In the introduction to a story called “The Last Day of Summer,” in the first annual SF, I referred to the author, E. C. Tubb, as “almost unknown in this country, but probably Britain’s most popular writer of s-f. ..” The next annual included the first published story of a young writer named J. G. Ballard: “Prima Belladonna.” In the third, Brian W. Aldiss, then already becoming known in England, made his American debut with “Let’s Be Frank.”

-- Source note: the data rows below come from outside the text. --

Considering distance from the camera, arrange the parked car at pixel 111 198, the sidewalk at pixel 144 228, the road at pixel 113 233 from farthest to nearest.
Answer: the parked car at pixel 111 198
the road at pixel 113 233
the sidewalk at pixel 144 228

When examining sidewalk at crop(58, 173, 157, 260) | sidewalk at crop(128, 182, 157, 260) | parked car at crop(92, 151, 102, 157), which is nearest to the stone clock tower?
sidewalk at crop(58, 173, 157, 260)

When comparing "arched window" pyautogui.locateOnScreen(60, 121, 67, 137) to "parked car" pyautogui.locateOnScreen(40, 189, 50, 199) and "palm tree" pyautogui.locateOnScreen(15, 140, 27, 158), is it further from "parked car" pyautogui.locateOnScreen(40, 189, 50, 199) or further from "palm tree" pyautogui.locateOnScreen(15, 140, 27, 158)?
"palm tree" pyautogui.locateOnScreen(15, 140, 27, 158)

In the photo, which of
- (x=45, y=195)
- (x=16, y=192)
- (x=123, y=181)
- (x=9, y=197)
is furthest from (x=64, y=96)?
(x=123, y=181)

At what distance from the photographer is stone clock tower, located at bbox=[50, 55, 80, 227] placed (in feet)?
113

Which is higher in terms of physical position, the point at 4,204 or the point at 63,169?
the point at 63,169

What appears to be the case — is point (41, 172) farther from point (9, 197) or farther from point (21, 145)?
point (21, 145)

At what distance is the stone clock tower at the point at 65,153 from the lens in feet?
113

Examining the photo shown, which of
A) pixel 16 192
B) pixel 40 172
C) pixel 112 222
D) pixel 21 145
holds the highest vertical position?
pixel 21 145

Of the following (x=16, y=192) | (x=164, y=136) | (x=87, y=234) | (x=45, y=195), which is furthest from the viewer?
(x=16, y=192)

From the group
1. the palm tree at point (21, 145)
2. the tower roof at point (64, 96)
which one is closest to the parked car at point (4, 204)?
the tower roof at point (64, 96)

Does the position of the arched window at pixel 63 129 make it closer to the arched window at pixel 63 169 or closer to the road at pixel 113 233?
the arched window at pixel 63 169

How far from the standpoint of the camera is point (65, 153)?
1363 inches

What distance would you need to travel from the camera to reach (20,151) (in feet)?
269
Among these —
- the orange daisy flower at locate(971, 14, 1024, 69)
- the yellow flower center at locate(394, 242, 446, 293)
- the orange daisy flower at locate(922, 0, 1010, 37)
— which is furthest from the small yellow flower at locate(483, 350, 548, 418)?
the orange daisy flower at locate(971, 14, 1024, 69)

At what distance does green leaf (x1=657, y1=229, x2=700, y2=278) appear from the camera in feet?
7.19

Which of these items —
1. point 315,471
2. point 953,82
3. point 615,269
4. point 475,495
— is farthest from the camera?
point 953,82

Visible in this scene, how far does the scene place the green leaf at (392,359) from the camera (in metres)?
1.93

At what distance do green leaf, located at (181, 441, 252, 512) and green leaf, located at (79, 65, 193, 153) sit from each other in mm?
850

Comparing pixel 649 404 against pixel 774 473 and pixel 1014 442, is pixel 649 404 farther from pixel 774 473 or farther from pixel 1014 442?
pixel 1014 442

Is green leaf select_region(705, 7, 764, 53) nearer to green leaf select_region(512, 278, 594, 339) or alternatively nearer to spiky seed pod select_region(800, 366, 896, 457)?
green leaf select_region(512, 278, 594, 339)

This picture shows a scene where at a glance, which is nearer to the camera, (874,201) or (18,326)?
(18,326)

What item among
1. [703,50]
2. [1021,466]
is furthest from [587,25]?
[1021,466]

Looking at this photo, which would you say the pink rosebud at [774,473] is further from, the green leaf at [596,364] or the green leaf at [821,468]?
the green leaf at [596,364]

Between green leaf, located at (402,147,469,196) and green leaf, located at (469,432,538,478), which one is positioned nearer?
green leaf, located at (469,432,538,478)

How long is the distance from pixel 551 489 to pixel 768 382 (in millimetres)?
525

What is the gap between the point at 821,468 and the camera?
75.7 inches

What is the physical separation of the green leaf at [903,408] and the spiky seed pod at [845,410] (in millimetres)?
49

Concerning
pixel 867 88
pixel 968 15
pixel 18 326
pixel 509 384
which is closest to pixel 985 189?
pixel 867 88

All of these stories, and many that appeared in later volumes, were from the British Nova publications. Science Fantasy and New Worlds, both of which were, at that time, as little-known here as the authors. I am happy to say that this is no longer true either of the magazines or of the substantial group of authors (John Brunner, John Rackham, James White, among others) who developed in their pages under the editorial guidance of E. J. Cornell.

In the past year Mr. Cornell, who has been publicist, critic, business manager, and (probably at times) mailboy as well, since the beginning of the publishing venture, went on to a new position at Corgi Books. The magazines were to cease publication, but happily passed into new hands instead. Some of the best and brightest new ideas in science fiction in the last decade have come from this source.

Nova has not, however, been the sole source of good British s-f. Arthur C. Clarke, John Wyndham, A. B. Chandler, John Christopher, to name a few, were writing for the American magazines all along, as were several others whose reputations were primarily “mainstream.”

Whether Gerald Kersh, now residing in New York Stale, can still be called a British writer, I do not know. That he is one of the finest and most consistently entertaining writers of imaginative literature, I am sure.